*Your task*: Give back each line of the data exactly as it reads, minus the pictures.

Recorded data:
--- START ---
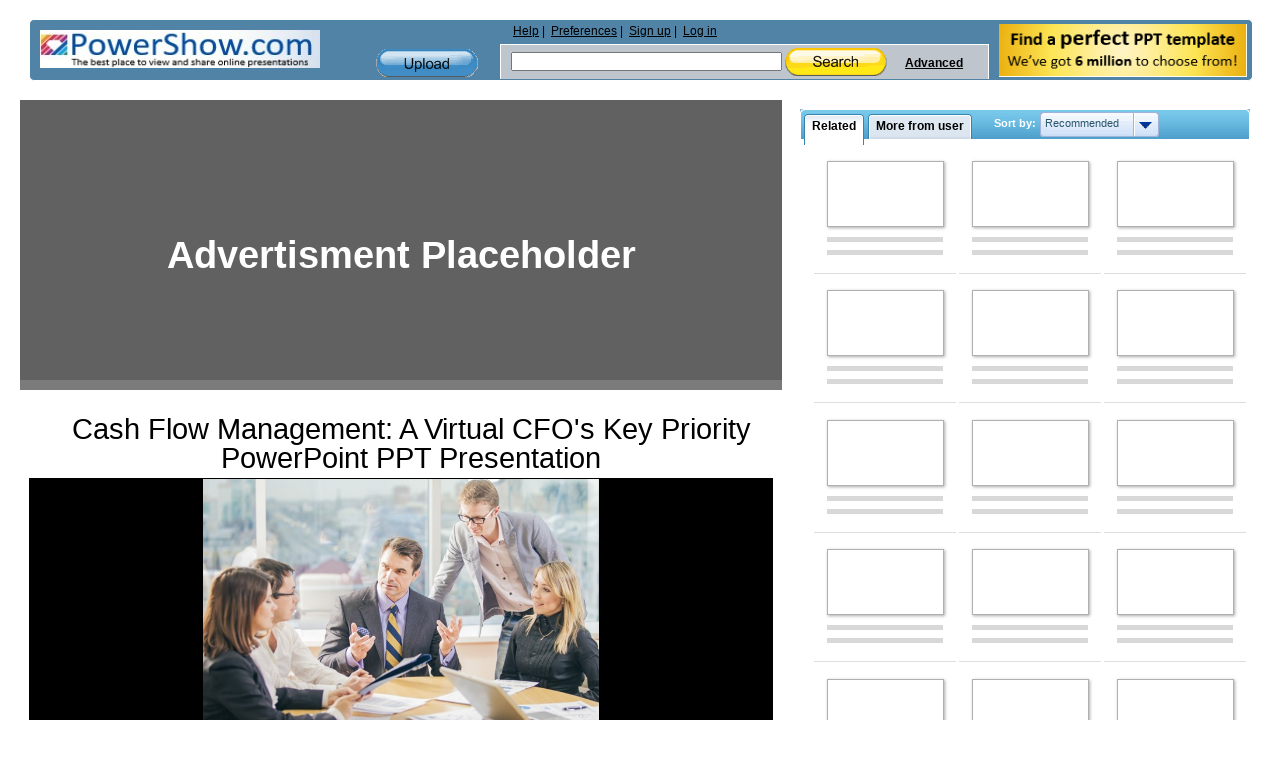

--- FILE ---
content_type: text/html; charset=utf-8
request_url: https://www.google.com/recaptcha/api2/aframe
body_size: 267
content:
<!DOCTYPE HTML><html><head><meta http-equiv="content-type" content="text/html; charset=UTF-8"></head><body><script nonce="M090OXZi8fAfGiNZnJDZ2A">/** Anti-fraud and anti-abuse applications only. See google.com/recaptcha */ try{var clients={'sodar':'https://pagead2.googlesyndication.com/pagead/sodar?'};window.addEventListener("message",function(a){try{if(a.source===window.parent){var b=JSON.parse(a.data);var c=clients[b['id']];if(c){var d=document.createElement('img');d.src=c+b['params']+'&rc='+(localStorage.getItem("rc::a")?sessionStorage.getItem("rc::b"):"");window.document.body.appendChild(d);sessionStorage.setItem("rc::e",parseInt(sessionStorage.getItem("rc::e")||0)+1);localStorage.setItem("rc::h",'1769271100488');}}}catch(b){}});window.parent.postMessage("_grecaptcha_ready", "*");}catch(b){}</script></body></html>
--- END ---
*Exercise solution*:
--- FILE ---
content_type: text/html; charset=utf-8
request_url: https://www.google.com/recaptcha/api2/aframe
body_size: 267
content:
<!DOCTYPE HTML><html><head><meta http-equiv="content-type" content="text/html; charset=UTF-8"></head><body><script nonce="M090OXZi8fAfGiNZnJDZ2A">/** Anti-fraud and anti-abuse applications only. See google.com/recaptcha */ try{var clients={'sodar':'https://pagead2.googlesyndication.com/pagead/sodar?'};window.addEventListener("message",function(a){try{if(a.source===window.parent){var b=JSON.parse(a.data);var c=clients[b['id']];if(c){var d=document.createElement('img');d.src=c+b['params']+'&rc='+(localStorage.getItem("rc::a")?sessionStorage.getItem("rc::b"):"");window.document.body.appendChild(d);sessionStorage.setItem("rc::e",parseInt(sessionStorage.getItem("rc::e")||0)+1);localStorage.setItem("rc::h",'1769271100488');}}}catch(b){}});window.parent.postMessage("_grecaptcha_ready", "*");}catch(b){}</script></body></html>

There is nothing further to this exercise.